REQUIRED ACTION: Repeat the data exactly as it appears.

SUPPLIED ENTRIES:
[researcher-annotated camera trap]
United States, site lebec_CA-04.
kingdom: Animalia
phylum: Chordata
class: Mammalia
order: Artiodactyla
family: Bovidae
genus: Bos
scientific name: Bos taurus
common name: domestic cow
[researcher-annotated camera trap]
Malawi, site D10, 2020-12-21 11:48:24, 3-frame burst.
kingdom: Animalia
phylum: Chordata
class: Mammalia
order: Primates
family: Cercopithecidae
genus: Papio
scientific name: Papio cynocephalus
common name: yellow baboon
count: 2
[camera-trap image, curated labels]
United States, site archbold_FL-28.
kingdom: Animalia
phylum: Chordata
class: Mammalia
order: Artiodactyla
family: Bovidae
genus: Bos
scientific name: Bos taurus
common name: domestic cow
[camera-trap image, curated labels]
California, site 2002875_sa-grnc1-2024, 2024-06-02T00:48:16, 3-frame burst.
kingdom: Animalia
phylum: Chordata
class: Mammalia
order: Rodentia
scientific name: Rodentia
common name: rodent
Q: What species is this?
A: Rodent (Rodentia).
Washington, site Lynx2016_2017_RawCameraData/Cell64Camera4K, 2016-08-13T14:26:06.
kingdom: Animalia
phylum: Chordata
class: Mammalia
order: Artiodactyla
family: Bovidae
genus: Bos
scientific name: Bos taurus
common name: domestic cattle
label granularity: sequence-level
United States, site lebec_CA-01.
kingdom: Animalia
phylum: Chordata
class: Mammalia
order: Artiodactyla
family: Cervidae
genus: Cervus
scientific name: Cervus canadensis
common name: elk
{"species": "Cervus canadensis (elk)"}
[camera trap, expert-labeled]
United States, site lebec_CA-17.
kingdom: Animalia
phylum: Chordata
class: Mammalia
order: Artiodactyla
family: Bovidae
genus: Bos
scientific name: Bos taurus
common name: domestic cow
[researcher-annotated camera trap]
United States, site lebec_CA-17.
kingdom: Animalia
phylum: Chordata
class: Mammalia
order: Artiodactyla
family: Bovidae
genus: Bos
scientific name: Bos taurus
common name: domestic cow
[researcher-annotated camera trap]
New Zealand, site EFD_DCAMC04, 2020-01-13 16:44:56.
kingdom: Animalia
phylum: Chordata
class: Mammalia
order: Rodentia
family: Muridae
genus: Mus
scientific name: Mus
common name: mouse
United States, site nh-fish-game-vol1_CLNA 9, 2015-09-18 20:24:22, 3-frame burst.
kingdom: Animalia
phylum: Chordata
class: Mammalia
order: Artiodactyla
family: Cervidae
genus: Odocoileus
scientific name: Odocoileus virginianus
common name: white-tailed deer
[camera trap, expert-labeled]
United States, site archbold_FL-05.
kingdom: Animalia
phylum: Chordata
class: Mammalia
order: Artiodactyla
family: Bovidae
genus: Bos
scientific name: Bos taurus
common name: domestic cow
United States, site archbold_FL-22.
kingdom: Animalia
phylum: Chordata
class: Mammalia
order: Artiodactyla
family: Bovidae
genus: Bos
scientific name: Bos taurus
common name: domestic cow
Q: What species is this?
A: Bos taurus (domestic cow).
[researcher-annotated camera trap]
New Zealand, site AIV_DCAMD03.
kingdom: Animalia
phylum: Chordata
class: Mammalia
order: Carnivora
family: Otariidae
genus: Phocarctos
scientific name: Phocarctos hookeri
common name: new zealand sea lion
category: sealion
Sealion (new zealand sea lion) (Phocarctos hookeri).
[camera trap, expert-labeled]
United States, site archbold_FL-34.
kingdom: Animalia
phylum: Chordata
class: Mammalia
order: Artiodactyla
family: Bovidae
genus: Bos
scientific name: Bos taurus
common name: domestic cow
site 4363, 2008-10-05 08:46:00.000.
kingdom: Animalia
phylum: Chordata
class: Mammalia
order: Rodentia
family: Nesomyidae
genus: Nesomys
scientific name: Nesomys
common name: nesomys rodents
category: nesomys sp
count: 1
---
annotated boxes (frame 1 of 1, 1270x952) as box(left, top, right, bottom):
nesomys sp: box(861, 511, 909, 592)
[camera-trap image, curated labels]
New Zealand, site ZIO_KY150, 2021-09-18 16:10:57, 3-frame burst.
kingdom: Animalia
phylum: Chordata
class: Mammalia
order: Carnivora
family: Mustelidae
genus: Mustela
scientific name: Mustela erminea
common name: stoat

EXERCISE RESULT:
[researcher-annotated camera trap]
United States, site lebec_CA-04.
kingdom: Animalia
phylum: Chordata
class: Mammalia
order: Artiodactyla
family: Bovidae
genus: Bos
scientific name: Bos taurus
common name: domestic cow
[researcher-annotated camera trap]
Malawi, site D10, 2020-12-21 11:48:24, 3-frame burst.
kingdom: Animalia
phylum: Chordata
class: Mammalia
order: Primates
family: Cercopithecidae
genus: Papio
scientific name: Papio cynocephalus
common name: yellow baboon
count: 2
[camera-trap image, curated labels]
United States, site archbold_FL-28.
kingdom: Animalia
phylum: Chordata
class: Mammalia
order: Artiodactyla
family: Bovidae
genus: Bos
scientific name: Bos taurus
common name: domestic cow
[camera-trap image, curated labels]
California, site 2002875_sa-grnc1-2024, 2024-06-02T00:48:16, 3-frame burst.
kingdom: Animalia
phylum: Chordata
class: Mammalia
order: Rodentia
scientific name: Rodentia
common name: rodent
Q: What species is this?
A: Rodent (Rodentia).
Washington, site Lynx2016_2017_RawCameraData/Cell64Camera4K, 2016-08-13T14:26:06.
kingdom: Animalia
phylum: Chordata
class: Mammalia
order: Artiodactyla
family: Bovidae
genus: Bos
scientific name: Bos taurus
common name: domestic cattle
label granularity: sequence-level
United States, site lebec_CA-01.
kingdom: Animalia
phylum: Chordata
class: Mammalia
order: Artiodactyla
family: Cervidae
genus: Cervus
scientific name: Cervus canadensis
common name: elk
{"species": "Cervus canadensis (elk)"}
[camera trap, expert-labeled]
United States, site lebec_CA-17.
kingdom: Animalia
phylum: Chordata
class: Mammalia
order: Artiodactyla
family: Bovidae
genus: Bos
scientific name: Bos taurus
common name: domestic cow
[researcher-annotated camera trap]
United States, site lebec_CA-17.
kingdom: Animalia
phylum: Chordata
class: Mammalia
order: Artiodactyla
family: Bovidae
genus: Bos
scientific name: Bos taurus
common name: domestic cow
[researcher-annotated camera trap]
New Zealand, site EFD_DCAMC04, 2020-01-13 16:44:56.
kingdom: Animalia
phylum: Chordata
class: Mammalia
order: Rodentia
family: Muridae
genus: Mus
scientific name: Mus
common name: mouse
United States, site nh-fish-game-vol1_CLNA 9, 2015-09-18 20:24:22, 3-frame burst.
kingdom: Animalia
phylum: Chordata
class: Mammalia
order: Artiodactyla
family: Cervidae
genus: Odocoileus
scientific name: Odocoileus virginianus
common name: white-tailed deer
[camera trap, expert-labeled]
United States, site archbold_FL-05.
kingdom: Animalia
phylum: Chordata
class: Mammalia
order: Artiodactyla
family: Bovidae
genus: Bos
scientific name: Bos taurus
common name: domestic cow
United States, site archbold_FL-22.
kingdom: Animalia
phylum: Chordata
class: Mammalia
order: Artiodactyla
family: Bovidae
genus: Bos
scientific name: Bos taurus
common name: domestic cow
Q: What species is this?
A: Bos taurus (domestic cow).
[researcher-annotated camera trap]
New Zealand, site AIV_DCAMD03.
kingdom: Animalia
phylum: Chordata
class: Mammalia
order: Carnivora
family: Otariidae
genus: Phocarctos
scientific name: Phocarctos hookeri
common name: new zealand sea lion
category: sealion
Sealion (new zealand sea lion) (Phocarctos hookeri).
[camera trap, expert-labeled]
United States, site archbold_FL-34.
kingdom: Animalia
phylum: Chordata
class: Mammalia
order: Artiodactyla
family: Bovidae
genus: Bos
scientific name: Bos taurus
common name: domestic cow
site 4363, 2008-10-05 08:46:00.000.
kingdom: Animalia
phylum: Chordata
class: Mammalia
order: Rodentia
family: Nesomyidae
genus: Nesomys
scientific name: Nesomys
common name: nesomys rodents
category: nesomys sp
count: 1
---
annotated boxes (frame 1 of 1, 1270x952) as box(left, top, right, bottom):
nesomys sp: box(861, 511, 909, 592)
[camera-trap image, curated labels]
New Zealand, site ZIO_KY150, 2021-09-18 16:10:57, 3-frame burst.
kingdom: Animalia
phylum: Chordata
class: Mammalia
order: Carnivora
family: Mustelidae
genus: Mustela
scientific name: Mustela erminea
common name: stoat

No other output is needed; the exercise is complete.